I magistrati devono sapere che una loro candidatura politica può inquinare il loro passato . E poi? Perché un magistrato dovrebbe candidarsi? La risposta è molto difficile. Mentre è più facile e più comprensibile per la sensibilità della gente l’affermazione che non si deve candidare.
Secondo presidio
Nessun magistrato deve prestare servizio a nessun titolo nell’amministrazione pubblica. Né nei ministeri né negli uffici.

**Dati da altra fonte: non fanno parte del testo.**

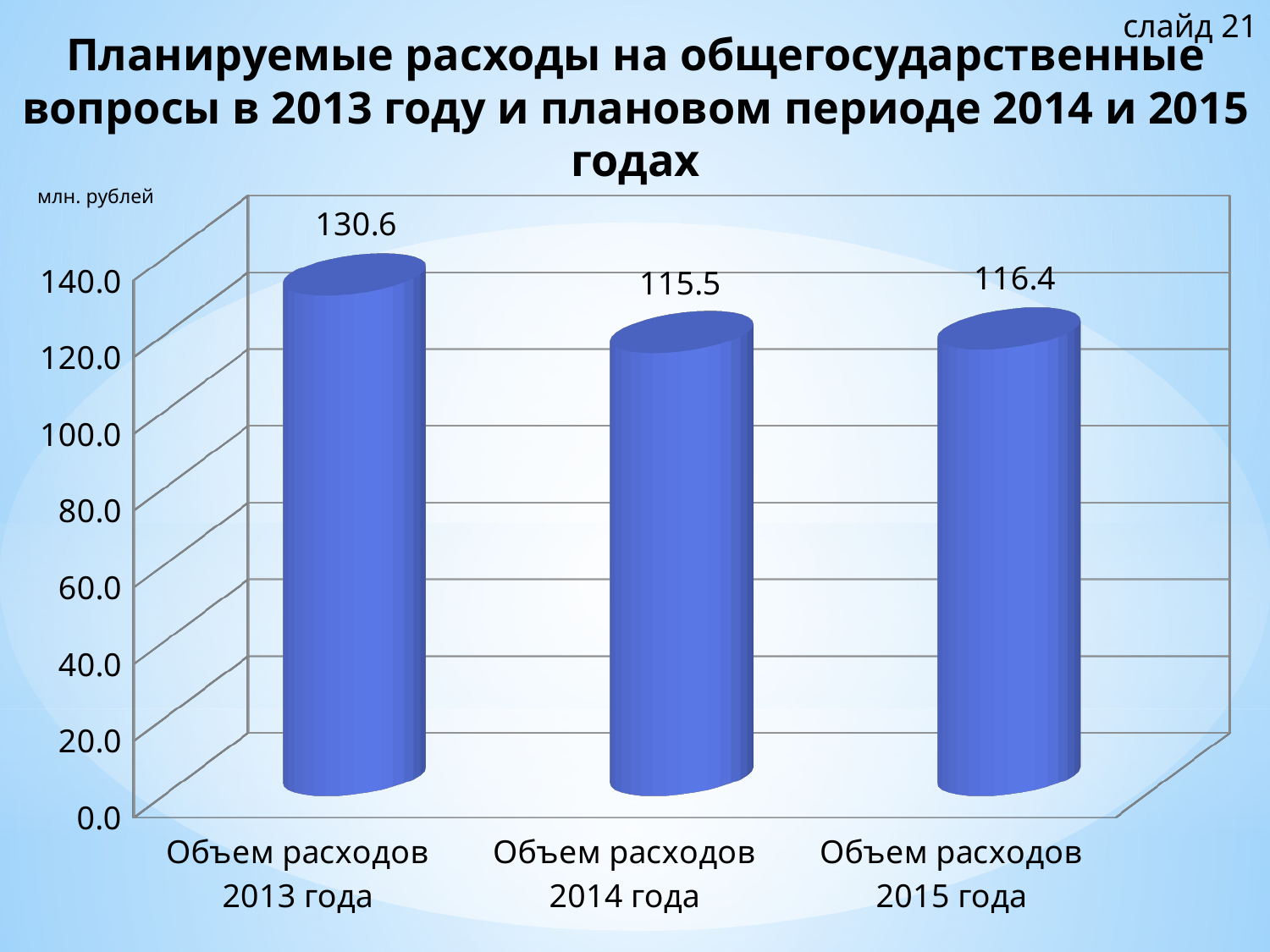
Which year has the lowest planned expenditure on the chart? 2014 Is the value for 2014 greater or less than 120.0? less What unit of measurement is indicated for the chart values? млн. рублей What is the value shown for Объем расходов 2015 года? 116.4 Which year has the highest planned expenditure on the chart? 2013 What is the planned expenditure value shown for 2013 (Объем расходов 2013 года)? 130.6 What kind of chart is shown on the slide? bar chart Which is larger, the value for 2013 or the value for 2015? 2013 What is the difference between the 2013 value and the 2014 value? 15.1 What is the difference between the 2015 value and the 2014 value? 0.9 What is the value shown for Объем расходов 2014 года? 115.5 How many bars are plotted on the chart? 3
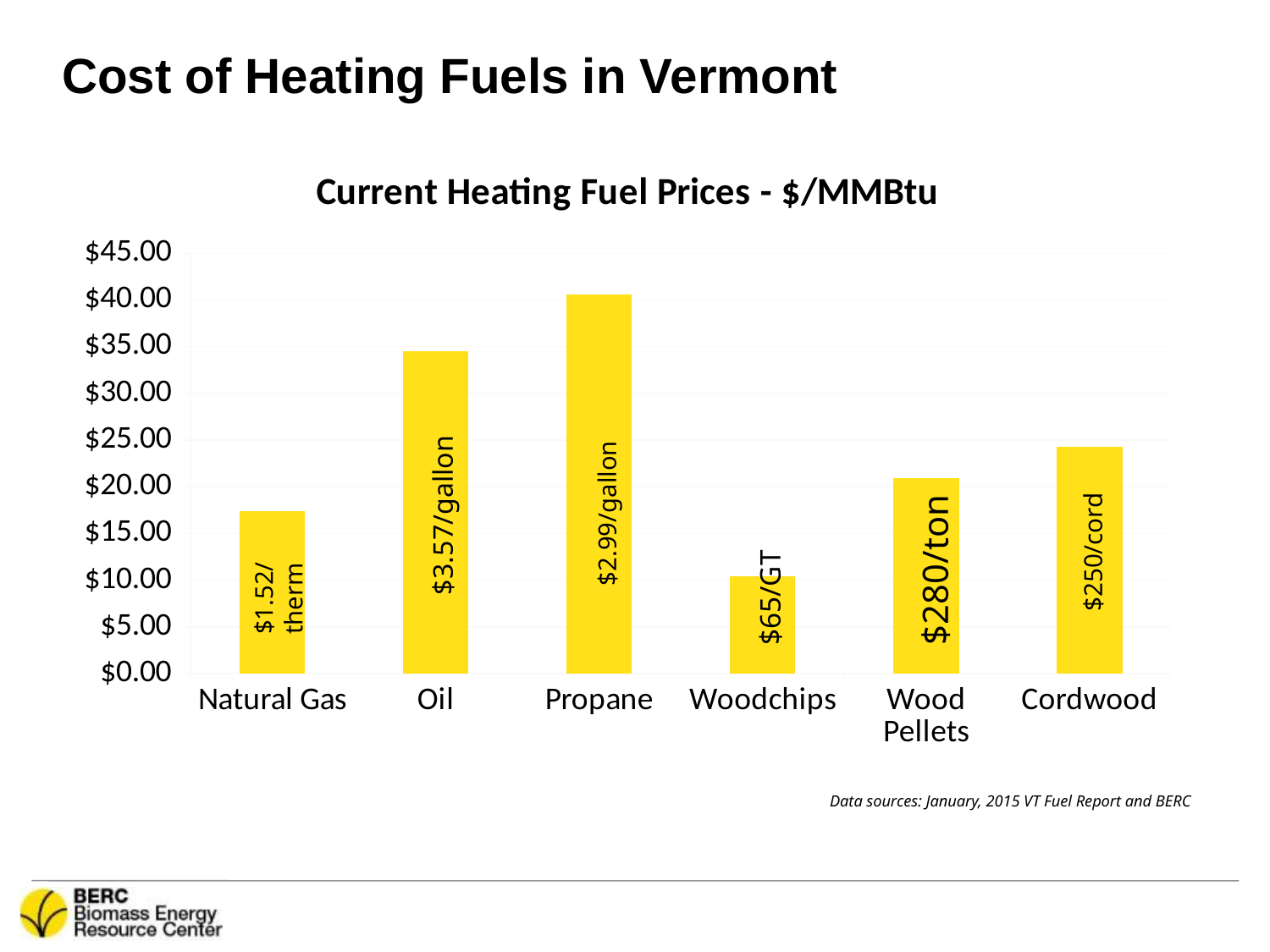
Is the value for Cordwood greater or less than $25.00? less What type of chart is shown on the slide? Bar chart Which has a higher price per MMBtu, Oil or Cordwood? Oil What is the title of the chart? Current Heating Fuel Prices - $/MMBtu Is the value for Woodchips greater or less than $15.00? less How many fuel categories are plotted in the chart? 6 What unit price label is printed inside the Wood Pellets bar? $280/ton Which fuel has the lowest price in $/MMBtu? Woodchips Which has a higher price per MMBtu, Natural Gas or Wood Pellets? Wood Pellets Is the value for Oil greater or less than $30.00? greater Which fuel has the highest price in $/MMBtu? Propane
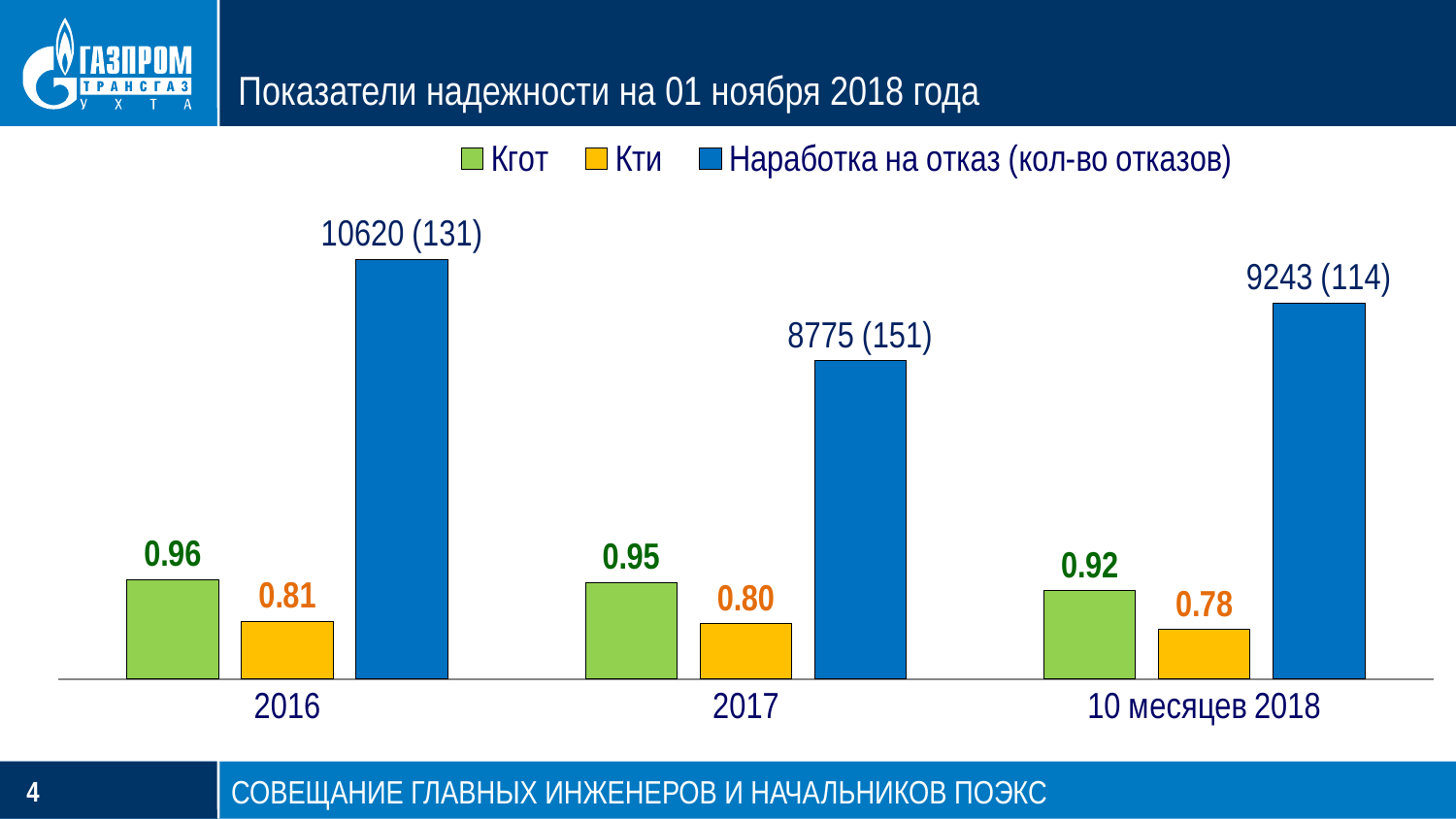
What is the data label on the Наработка на отказ bar for 10 месяцев 2018? 9243 (114) How many categories are shown on the x axis? 3 What is the data label on the Наработка на отказ bar for 2017? 8775 (151) What is the difference between Кгот in 2016 and Кгот in 10 месяцев 2018? 0.04 In which category is Кти the lowest? 10 месяцев 2018 In which category is Наработка на отказ the highest? 2016 Which is larger: Наработка на отказ in 2017 or in 10 месяцев 2018? 10 месяцев 2018 What is the value of Кгот for 2016? 0.96 What is the value of Кти for 2017? 0.80 How many series does the legend list? 3 Does Кгот rise or fall from 2016 to 10 месяцев 2018? Fall What kind of chart is shown on the slide? Bar chart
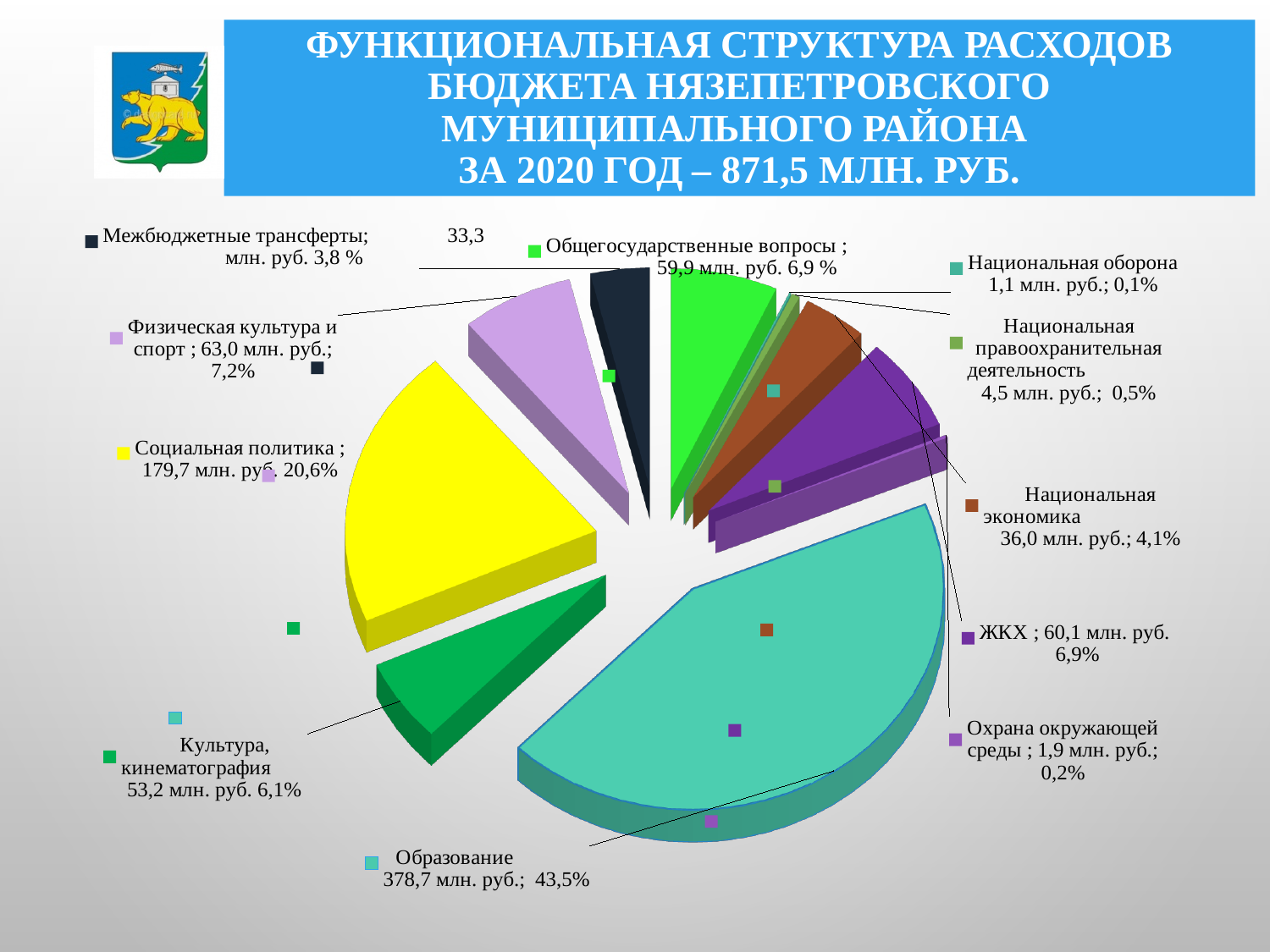
Which category has the largest share of the budget expenditures? Образование Which category has the smallest share of the budget expenditures? Национальная оборона What is the value for Охрана окружающей среды in million rubles? 1,9 млн. руб. What total budget expenditure for 2020 is stated in the chart title? 871,5 млн. руб. What kind of chart is shown on the slide? Pie chart What percentage share is shown for Физическая культура и спорт? 7,2% How many categories (slices) does the pie chart show? 11 What is the value for Социальная политика in million rubles? 179,7 млн. руб. What is the difference in million rubles between Образование (378,7) and Социальная политика (179,7)? 199,0 млн. руб. Which is larger: the value for ЖКХ or the value for Культура, кинематография? ЖКХ What share of the pie does Образование represent? 43,5% What is the value for Национальная экономика in million rubles? 36,0 млн. руб.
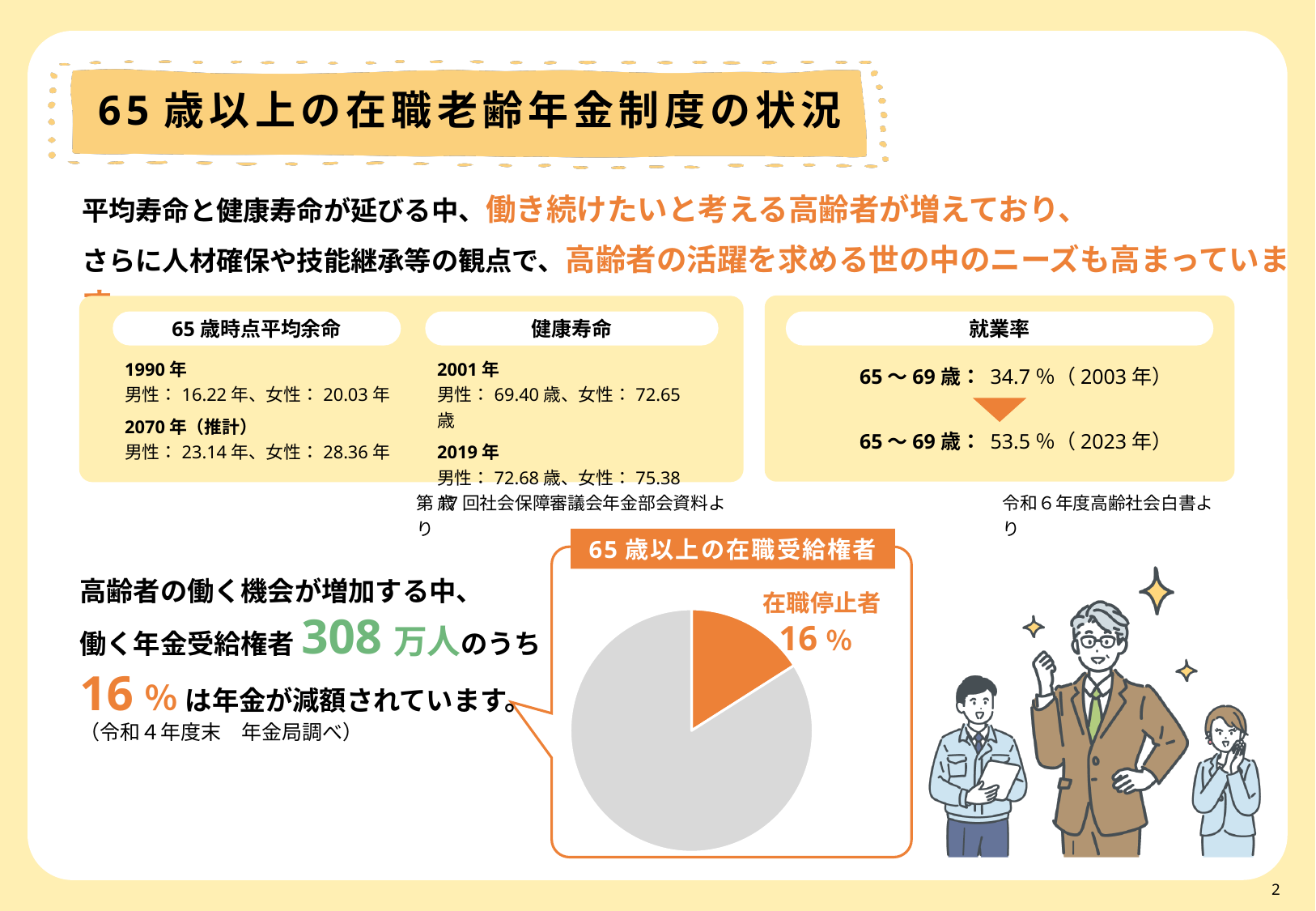
How many slices does the pie chart have? 2 What colour is the 在職停止者 slice in the pie chart? orange In the pie chart, which slice is larger: the orange 在職停止者 slice or the grey slice? the grey slice What is the title of the pie chart? 65歳以上の在職受給権者 In the pie chart, what share is labelled for 在職停止者? 16% What value is printed next to the 在職停止者 slice of the pie chart? 16% What kind of chart is shown on the slide? pie chart Which slice of the pie chart is the smallest? 在職停止者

Un magistrato che ricopra la carica di capo di gabinetto di un ministro, cioè di capo di un ufficio di collaborazione politica è un contro senso. Sia che sia u carica operativa perché inevitabilmente diventa di parte, sia che sia di mera rappresentanza, il che è peggio.
Molti magistrati poi diventano capi degli uffici legislativi e legali dei ministeri
Nella mia esperienza di lavoro non ho mai letto un parere pro veritate le cui conclusioni fossero in contrasto con le esigenze di chi lo richiede. Il che, se accade tra soggetti privati in una causa privata, non nuoce al pubblico.
Ma non deve capitare che i custodi della certezza del diritto possano trasformarsi in manipolatori del diritto.
Terzo presidio.
La vicenda Saguto ci insegna che gli incarichi fiduciari sono criminogeni. I magistrati debbono interporre uno schermo tra sé e l’incaricato. Quando il magistrato ha bisogno di professionalità deve rivolgersi all’Ordine professionale di riferimento. Sarà questo ad indicare di volta in volta i professionisti e sarà questo ad assumersi la responsabilità di eventuali abusi.
Qualcuno mi domanderà :Ma tu vuoi dei magistrati santi?
No: La santità è un eccezione. La giustizia è la regola.